Overview
The ability of induced pluripotent stem cells or iPSCs to differentiate into most body cell types has stimulated repair and regenerative medicine research over the past few decades. iPSC-derived blood cells, hepatocytes, beta islet cells, cardiomyocytes, neurons, and other cell types can repair injuries or regenerate damaged tissue in diseases such as diabetes and neurodegenerative disorders.
iPSCs have been successfully used to treat age-related macular degeneration (AMD), a form of blindness. This disorder is caused by the loss of retinal pigment epithelium (RPE) due to aging. Skin cells from an AMD patient were isolated and reprogrammed to form iPSCs, which were then differentiated into RPE cells. When these newly formed RPE cells were transplanted into the patient's retina, they restored the patient's vision.
iPSCs have shown potential for treating sickle cell anemia using a patient's own cells. Researchers reprogrammed the bone marrow stromal cells of a sickle cell anemia patient to form iPSCs. The mutation that causes the sickle cell phenotype in iPSCs was corrected using the CRISPR-Cas system. These iPSCs, when differentiated into erythroid cells, expressed the normal β-globin protein.

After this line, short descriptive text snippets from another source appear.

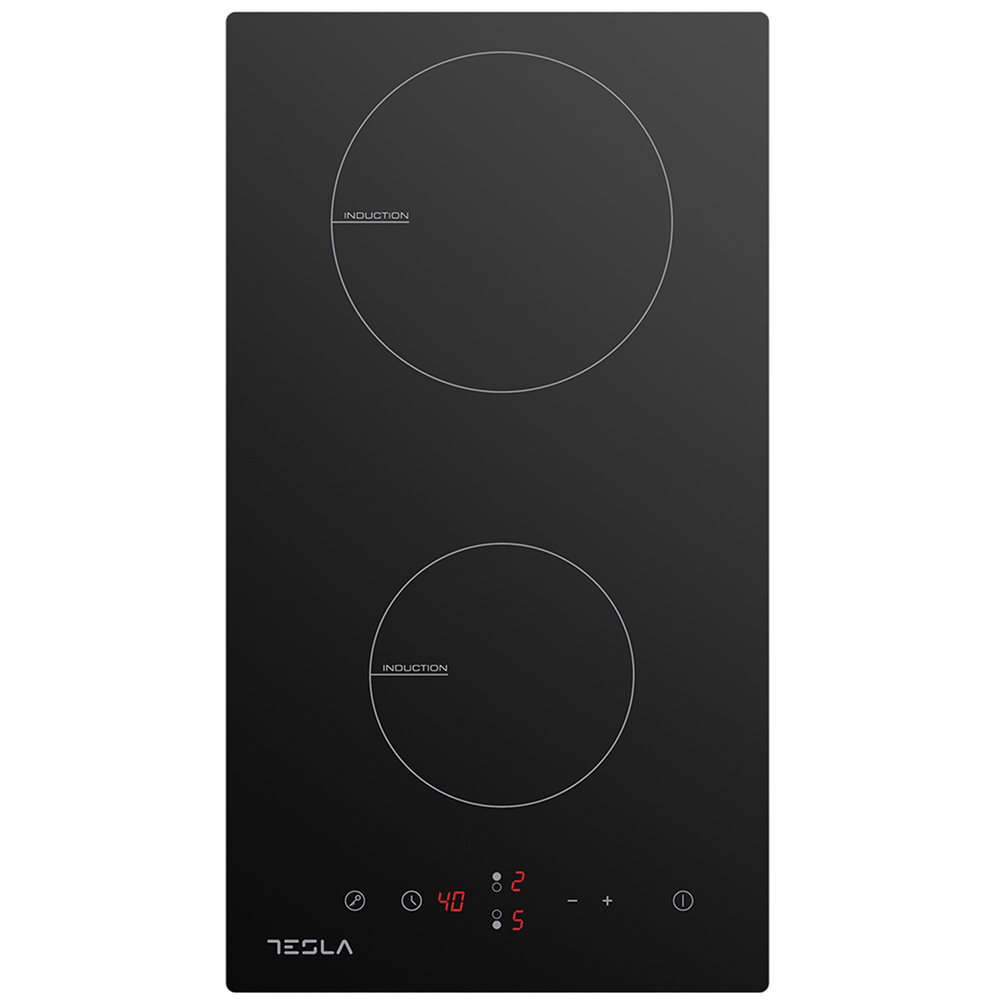 Electric Ηob TESLA HI3200MB Induction black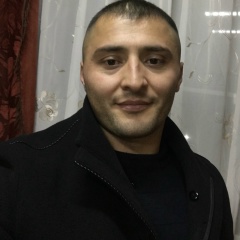 Салман Раджабов, 18.03, Владикавказ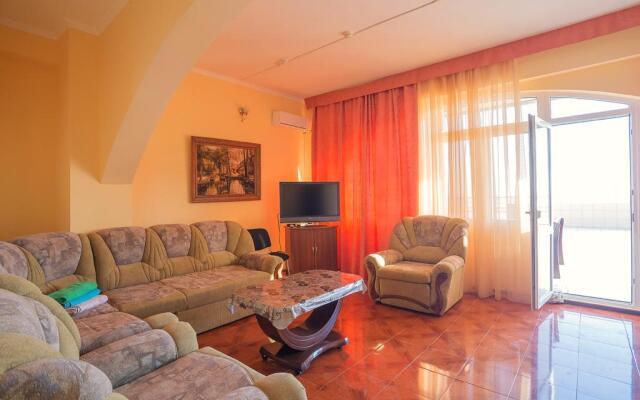 Poseydon Hotel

iPSC-derived cells are also being explored for their potential in cancer therapy. Tissues destroyed in a cancer patient due to radiation or chemotherapy can be replaced using cells differentiated from the patient's cells. However, attempts to transplant such iPSC-derived cells have not to date been successful.
Procedure
Scientists can promote induced pluripotent stem cell or iPS cell differentiation into various specialized cell types, including pancreatic beta cells, liver cells, and cardiomyocytes, using different methods.
Cells are grown using different techniques, and differentiation is induced by adding specific growth factors to the cell culture medium in a particular sequence at specific times.
In one method, the iPS cells are grown in a culture medium, where they form three-dimensional cell clusters called embryoid bodies or EBs that later form differentiated cells.
For example, EBs differentiate into neurons when grown in a special culture medium supplemented with molecules, such as growth factors or vitamins, that trigger the neuronal differentiation pathway.
This method sequentially transforms the EBs from pluripotent cells to neural progenitor cells and, finally, to terminally differentiated and active motor neurons.
In another method, iPS cells are grown on artificial scaffolds that provide the extracellular matrix proteins for growth. The cells directly transform into specialized cells without forming the intermediate embryoid bodies.